The first six months after Cranfield’s March 2012 Female FTSE Board Report saw an ‘extremely encouraging’ pace of change, with 44 percent of new FTSE 100 board appointments and 36 percent of FTSE 250 board appointments going to women, say researchers. Growth in this area was short-lived, however, dropping to 26 percent and 29 percent, respectively, over the last six months.
Burberry tops this year’s ranking with three women directors on a board of eight, including both the CEO and CFO roles, making it the only FTSE 100 company with two female executive directors. Diageo takes second place with four women out of 11 on the board, while Capita, GlaxoSmithKline and Standard Life all share third place with 33.3 percent female board representation each, says Cranfield in a press statement.
Across the FTSE 100 there are now only seven all-male boards, and 67 percent of firms have more than one woman on the board. The 194 female-held directorships at 93 FTSE 100 firms equates to 17.3 percent female representation, a slight increase on last year’s 15 percent, say researchers. When it comes to the ‘executive pipeline’, though – particularly executive director positions – the situation is less than positive, with the number of women on FTSE 100 executive committees falling from 18.1 percent in 2009 to 15.3 percent today.
‘Despite women dominating the fields of human resources, law and marketing, this is not reflected at executive director level, where the positions are still going to men who are being promoted internally over experienced female candidates,’ says Professor Susan Vinnicombe, co-author of the report, in the statement.
Researchers still maintain, however, that ‘if the FTSE 100 companies regain the momentum they achieved in the first half of last year, with one third of all new appointments going to women, the target of 25 percent female FTSE 100 board directors should be met in 2015.’
UK business secretary Vince Cable notes the overall progress that has been made. ‘Government continues to believe a voluntary-led approach is the best way forward,’ he says in the Cranfield press release. ‘But today’s report also serves as a timely reminder to business that quotas are still a real possibility if we do not meet the target.’
Vinnicombe adds: ‘At Cranfield we have stood fast against quotas on the basis that chairmen must understand the benefits of gender diversity and commit to achieving it.

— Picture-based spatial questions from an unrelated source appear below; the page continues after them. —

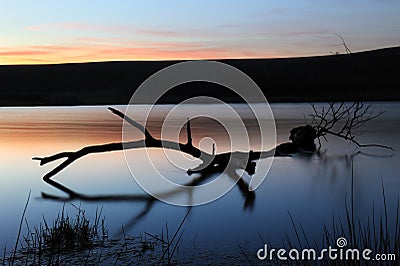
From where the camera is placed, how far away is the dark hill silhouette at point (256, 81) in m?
35.8

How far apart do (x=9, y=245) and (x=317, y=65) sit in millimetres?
39252

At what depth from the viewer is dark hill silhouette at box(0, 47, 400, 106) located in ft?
117

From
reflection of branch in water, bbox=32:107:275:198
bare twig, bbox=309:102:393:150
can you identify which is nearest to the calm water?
reflection of branch in water, bbox=32:107:275:198

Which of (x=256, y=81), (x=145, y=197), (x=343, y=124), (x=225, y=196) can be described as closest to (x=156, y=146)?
(x=145, y=197)

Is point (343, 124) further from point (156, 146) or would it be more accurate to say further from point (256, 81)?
point (256, 81)

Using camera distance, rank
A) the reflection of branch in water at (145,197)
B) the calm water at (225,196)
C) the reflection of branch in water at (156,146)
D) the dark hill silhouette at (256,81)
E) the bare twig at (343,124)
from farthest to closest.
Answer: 1. the dark hill silhouette at (256,81)
2. the bare twig at (343,124)
3. the reflection of branch in water at (156,146)
4. the reflection of branch in water at (145,197)
5. the calm water at (225,196)

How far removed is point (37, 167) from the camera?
679 cm

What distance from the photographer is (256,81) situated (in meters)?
40.2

Undoubtedly a number of chairmen do get it and see a gender-balanced board as the ‘new normal’. Unfortunately, too many chairmen choose to ignore the issue in the false hope that it will go away.’
Talking about the European Commission’s proposed 40 percent target, which goes far beyond UK government plans, Vinnicombe says: ‘It is becoming a matter of urgency for those companies that do not have a gender-balanced board to let go of their board stereotypes and appoint more creatively.’